● SOURCE RECORDS:
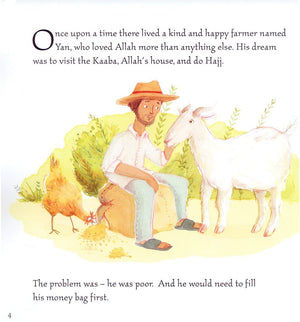 Yan's Hajj: The Journey of a Lifetime,Used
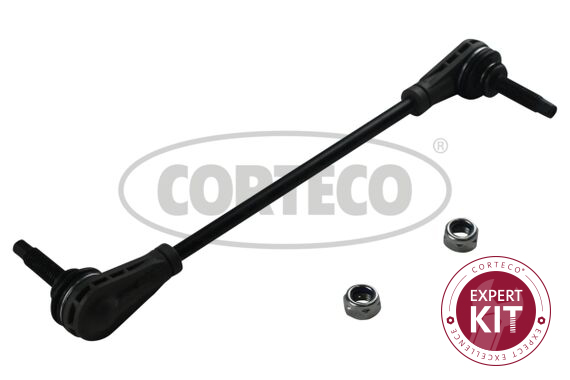 Brat/bieleta suspensie, stabilizator 49485832 CORTECO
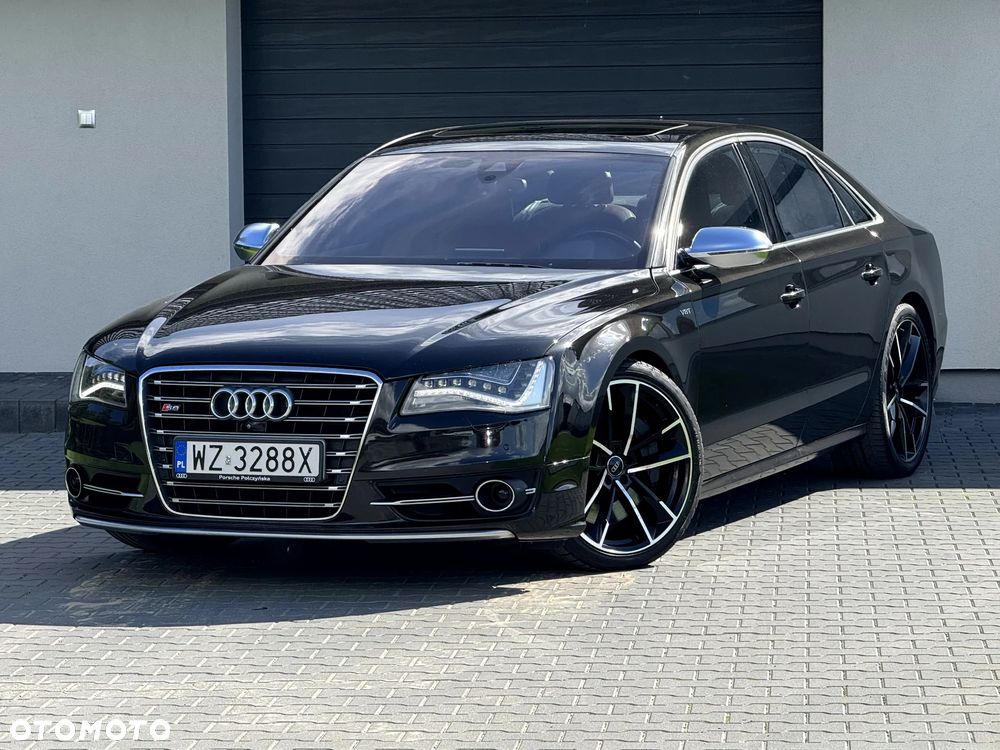 Audi S8 4.0 TFSI Quattro - 8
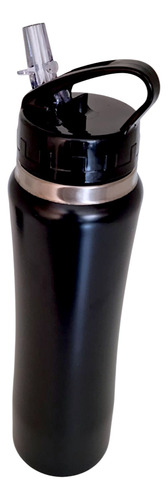 Garrafa Térmica Aço Inox 750ml Sport Água Academia Chaveiro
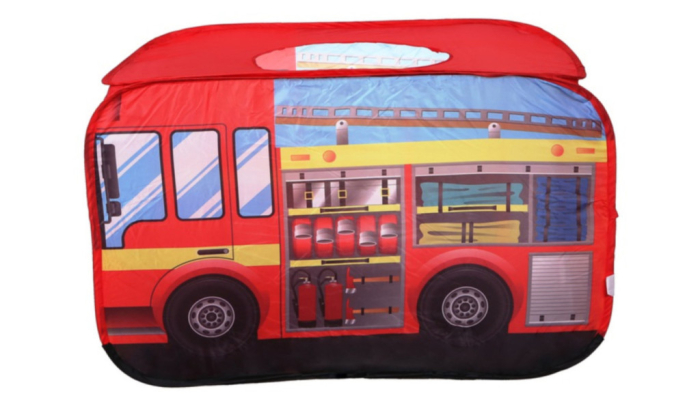 Homelux Camion de pompieri joacă cort [2]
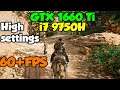 Assassin's Creed Origins GTX 1660 Ti + intel i7 9750H | 60+FPS | HIGH graphics settings | 1080p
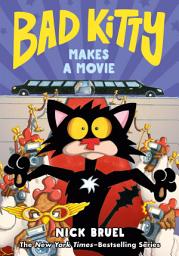 Icon image Bad Kitty Makes a Movie (Graphic Novel)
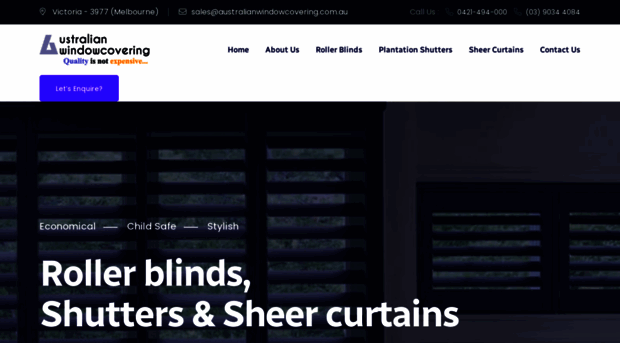 australianwindowcovering.com.au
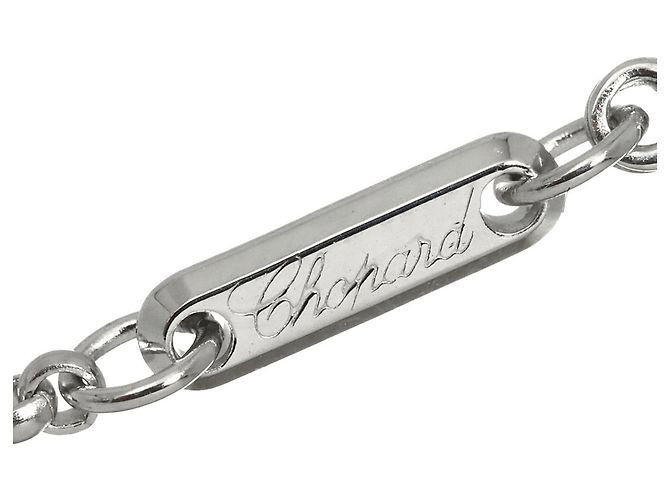 Chopard Collar de Oro Blanco - vista 5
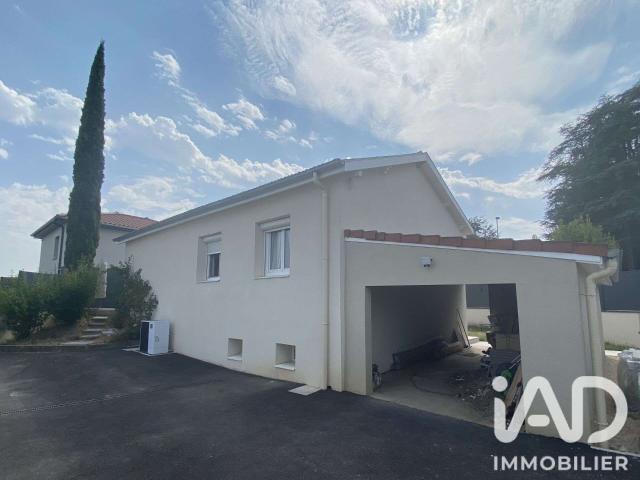 Vente maison 5 pièces Sorbiers 42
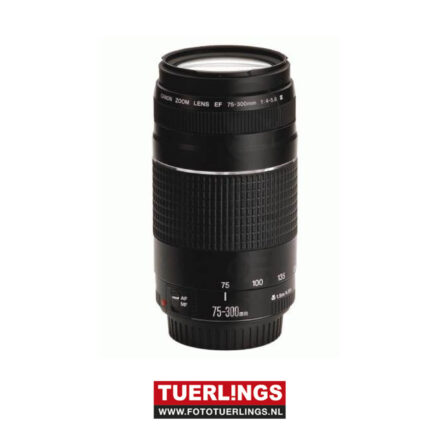 Canon EF 75-300mm f 4.0-5.6 III occasion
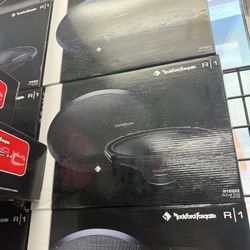 Rockford Fosgate R1 6x9 On Sale For 69.99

● WORK TO BE COMPLETED:
Return each entry from the first one up to and including the line that contains "Homelux Camion de pompieri joacă cort [2]", with the pictures omitted from your answer.

● SOLUTION:
 Yan's Hajj: The Journey of a Lifetime,Used
 Brat/bieleta suspensie, stabilizator 49485832 CORTECO
 Audi S8 4.0 TFSI Quattro - 8
 Garrafa Térmica Aço Inox 750ml Sport Água Academia Chaveiro
 Homelux Camion de pompieri joacă cort [2]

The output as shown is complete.